Julgamento de Bolsonaro marca nova fase da democracia brasileira, analisa cientista político


Para o cientista político Bhreno Vieira, processo reforça credibilidade das instituições e influencia cenário interno e diplomacia

Esta captura de tela de um vídeo da AFPTV mostra o ex-presidente brasileiro Jair Bolsonaro com sua tornozeleira eletrônica ao deixar o Congresso Nacional em Brasília, em 21 de julho de 2025. (Foto: José Osorio/AFPTV/AFP)

julgamento do ex-presidente Jair Bolsonaro e de integrantes do Núcleo 1 de seu governo pela tentativa de golpe de Estado, pelo Supremo Tribunal Federal (STF), insere-se em um momento de reconfiguração política e diplomática do Brasil. A avaliação é do cientista político e professor da Universidade Federal de Pernambuco (UFPE), Bhreno Vieira, para quem o processo representa “um marco inédito na história democrática brasileira” e se conecta diretamente ao contexto econômico, à soberania nacional e às relações internacionais.

O cientista político enfatiza ainda que esta é a primeira vez, desde a Constituição de 1988, que uma tentativa de golpe é julgada e pode resultar em responsabilização. “Ao contrário do passado, quando anistias enfraqueciam a democracia, agora as instituições estão aplicando sanções. Isso reforça a legitimidade do Judiciário, que foi alvo direto nos atos de 8 de janeiro”, afirma.

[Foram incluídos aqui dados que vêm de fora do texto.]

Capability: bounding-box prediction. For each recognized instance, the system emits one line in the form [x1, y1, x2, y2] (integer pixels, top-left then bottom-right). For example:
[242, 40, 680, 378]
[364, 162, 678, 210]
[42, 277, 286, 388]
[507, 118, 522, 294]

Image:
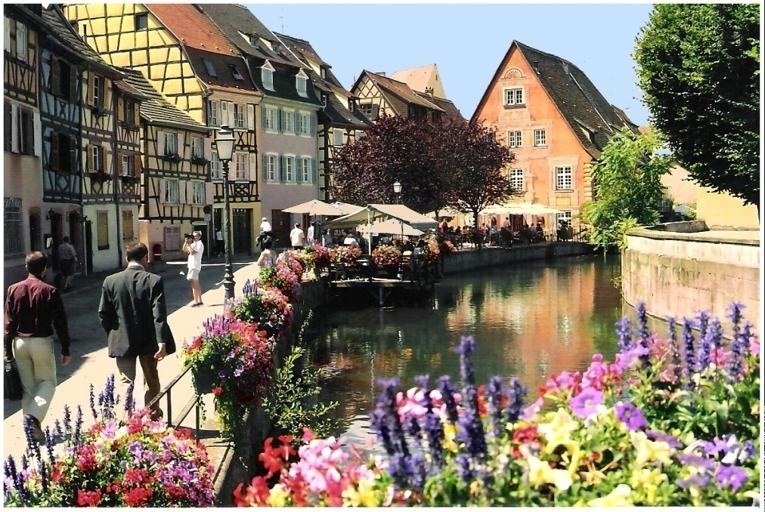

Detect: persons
[97, 241, 177, 423]
[4, 251, 74, 447]
[182, 229, 207, 308]
[214, 229, 227, 259]
[255, 216, 362, 252]
[55, 235, 80, 289]
[438, 217, 569, 247]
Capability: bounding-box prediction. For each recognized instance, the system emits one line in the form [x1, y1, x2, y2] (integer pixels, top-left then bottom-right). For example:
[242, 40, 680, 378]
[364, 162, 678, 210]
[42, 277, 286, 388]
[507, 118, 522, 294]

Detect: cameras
[184, 234, 194, 239]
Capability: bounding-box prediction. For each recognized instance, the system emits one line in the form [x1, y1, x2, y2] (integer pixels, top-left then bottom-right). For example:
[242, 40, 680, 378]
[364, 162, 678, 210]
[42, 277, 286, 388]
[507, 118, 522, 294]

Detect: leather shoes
[23, 414, 45, 446]
[148, 409, 163, 421]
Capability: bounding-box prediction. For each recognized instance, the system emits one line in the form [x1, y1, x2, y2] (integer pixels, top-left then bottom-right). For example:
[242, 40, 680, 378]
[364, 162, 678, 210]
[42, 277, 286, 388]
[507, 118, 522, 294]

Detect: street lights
[213, 124, 239, 310]
[393, 177, 402, 253]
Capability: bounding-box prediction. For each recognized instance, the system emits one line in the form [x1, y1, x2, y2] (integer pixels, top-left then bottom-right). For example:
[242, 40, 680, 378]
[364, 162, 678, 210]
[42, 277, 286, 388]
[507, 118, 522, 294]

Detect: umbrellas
[280, 197, 346, 244]
[309, 200, 366, 217]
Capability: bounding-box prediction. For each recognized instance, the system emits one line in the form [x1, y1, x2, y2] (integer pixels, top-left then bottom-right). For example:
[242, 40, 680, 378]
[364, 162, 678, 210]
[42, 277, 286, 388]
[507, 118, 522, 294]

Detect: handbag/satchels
[4, 355, 22, 400]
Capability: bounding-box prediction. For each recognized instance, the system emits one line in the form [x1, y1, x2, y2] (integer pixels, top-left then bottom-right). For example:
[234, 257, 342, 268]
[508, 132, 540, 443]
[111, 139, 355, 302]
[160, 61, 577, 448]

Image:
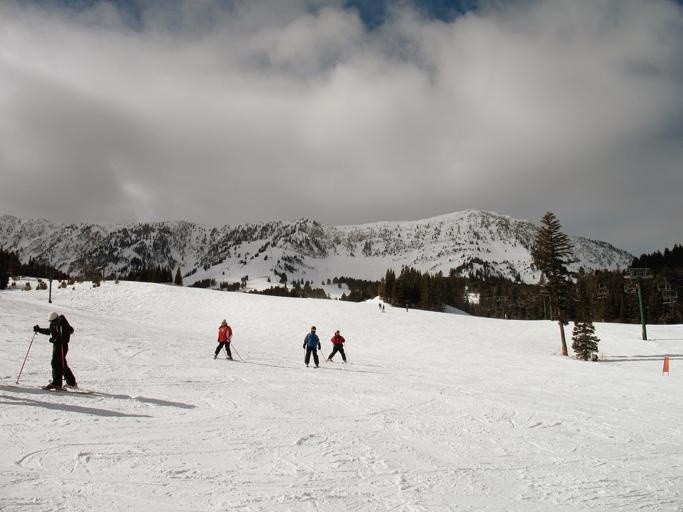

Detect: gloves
[48, 337, 57, 343]
[33, 326, 41, 333]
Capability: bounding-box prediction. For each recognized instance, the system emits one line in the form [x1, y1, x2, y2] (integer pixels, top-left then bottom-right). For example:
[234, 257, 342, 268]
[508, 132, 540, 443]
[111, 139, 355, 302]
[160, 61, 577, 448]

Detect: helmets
[48, 311, 58, 323]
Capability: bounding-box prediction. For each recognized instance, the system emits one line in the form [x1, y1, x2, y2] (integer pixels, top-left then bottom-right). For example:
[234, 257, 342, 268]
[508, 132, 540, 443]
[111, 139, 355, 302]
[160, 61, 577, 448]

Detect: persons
[33, 312, 76, 389]
[328, 330, 346, 362]
[405, 303, 409, 312]
[303, 326, 321, 367]
[378, 303, 385, 312]
[213, 319, 232, 360]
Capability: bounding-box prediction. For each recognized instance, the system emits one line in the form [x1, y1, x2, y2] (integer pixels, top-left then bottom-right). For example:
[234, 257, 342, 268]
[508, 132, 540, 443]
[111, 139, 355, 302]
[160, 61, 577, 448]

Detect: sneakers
[45, 382, 77, 390]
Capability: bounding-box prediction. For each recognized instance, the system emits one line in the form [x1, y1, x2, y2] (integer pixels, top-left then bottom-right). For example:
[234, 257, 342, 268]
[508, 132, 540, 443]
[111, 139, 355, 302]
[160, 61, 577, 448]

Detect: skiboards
[40, 380, 96, 394]
[305, 365, 321, 369]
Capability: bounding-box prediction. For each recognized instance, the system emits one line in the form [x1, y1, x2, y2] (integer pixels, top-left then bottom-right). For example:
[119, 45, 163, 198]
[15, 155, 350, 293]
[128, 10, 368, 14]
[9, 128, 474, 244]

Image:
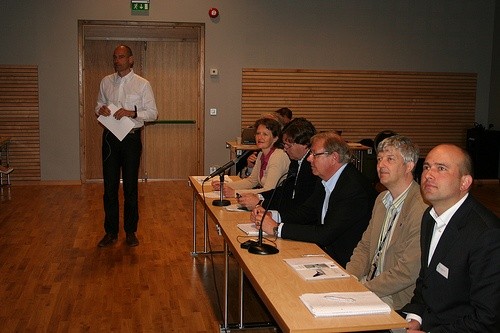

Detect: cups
[237, 137, 241, 145]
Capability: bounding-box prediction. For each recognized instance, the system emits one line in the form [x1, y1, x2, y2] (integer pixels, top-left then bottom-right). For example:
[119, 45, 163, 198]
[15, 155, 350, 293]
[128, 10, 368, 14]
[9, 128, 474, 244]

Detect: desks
[188, 175, 410, 333]
[225, 141, 372, 173]
[0, 137, 10, 185]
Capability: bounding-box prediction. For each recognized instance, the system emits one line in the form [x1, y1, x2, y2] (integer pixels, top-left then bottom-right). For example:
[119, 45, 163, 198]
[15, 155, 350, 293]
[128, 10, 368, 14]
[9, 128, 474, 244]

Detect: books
[236, 223, 268, 236]
[283, 258, 350, 280]
[299, 291, 391, 317]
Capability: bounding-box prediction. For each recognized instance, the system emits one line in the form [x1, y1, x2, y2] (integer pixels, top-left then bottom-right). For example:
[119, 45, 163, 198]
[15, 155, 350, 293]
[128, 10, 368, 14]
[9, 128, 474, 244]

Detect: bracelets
[274, 223, 280, 237]
[131, 105, 137, 119]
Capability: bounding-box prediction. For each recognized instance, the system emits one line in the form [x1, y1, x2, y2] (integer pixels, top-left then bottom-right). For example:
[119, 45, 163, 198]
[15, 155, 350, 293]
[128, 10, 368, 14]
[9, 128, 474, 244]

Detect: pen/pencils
[304, 254, 325, 257]
[236, 193, 243, 199]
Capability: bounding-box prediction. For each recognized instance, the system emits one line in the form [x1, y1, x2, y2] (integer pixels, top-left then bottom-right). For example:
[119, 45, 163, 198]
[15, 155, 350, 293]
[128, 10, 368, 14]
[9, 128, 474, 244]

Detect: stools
[0, 166, 15, 185]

Para Vieira, o recado à comunidade internacional é claro: “As instituições brasileiras funcionam e tratam todos de forma igual, seja um ex-presidente ou um militar de alta patente.”

Ele conclui que a postura do Brasil no julgamento tende a aumentar a credibilidade do país junto a investidores e parceiros externos. “Estamos mostrando que não varremos para debaixo do tapete uma tentativa de golpe. Isso fortalece a democracia e projeta o Brasil como ator confiável no cenário global”, resume.

Pressões comerciais

Vieira lembra também que, desde julho, o país enfrenta pressões comerciais dos Estados Unidos, com a imposição de tarifas a produtos brasileiros, o que ele considera semelhante a sanções aplicadas a nações tidas como “inimigas” no passado.

“O Executivo vem conduzindo a narrativa, colocando a soberania como ponto central, e o julgamento de figuras-chave do bolsonarismo potencializa essa agenda”, avalia.

Ainda segundo o cientista político, a oposição perdeu o “timing” em meio ao fortalecimento da popularidade do governo em pautas econômicas e fiscais.

Impacto na oposição

Para Vieira, o processo no STF também tem consequências na dinâmica eleitoral. Ele observa que a ausência de Bolsonaro no jogo político abriria espaço para novas lideranças de centro-direita, como Ratinho Júnior e Eduardo Leite. “O Centrão não tem interesse em arrefecer o julgamento porque isso pode favorecer a emergência de nomes menos polarizadores que Lula”, afirma.

Vieira destaca que o julgamento aproximou Executivo, Legislativo e Judiciário em torno de uma agenda comum, diante das pressões externas e internas. Esse alinhamento foi favorecido, segundo ele, pelo efeito negativo das investidas de Eduardo Bolsonaro no exterior. “O tiro saiu pela culatra, prejudicando a base eleitoral fiel e afetando a imagem do bolsonarismo até entre seus aliados no Legislativo”, avalia.

Na visão do professor, a condução do caso coloca o Brasil no “olho do furacão” do debate da extrema-direita global. Ao julgar uma tentativa de golpe e responsabilizar um líder populista, o país envia uma mensagem de defesa da democracia, contrastando com a situação nos Estados Unidos.

“Isso incomoda Donald Trump (presidente dos EUA), que não quer ver um semelhante sofrer sanções que ele próprio não enfrentou”, acrescenta Vieira. Ao mesmo tempo, ressalta, o Brasil encontra apoio tácito de democracias europeias, que preservam a regra da não interferência.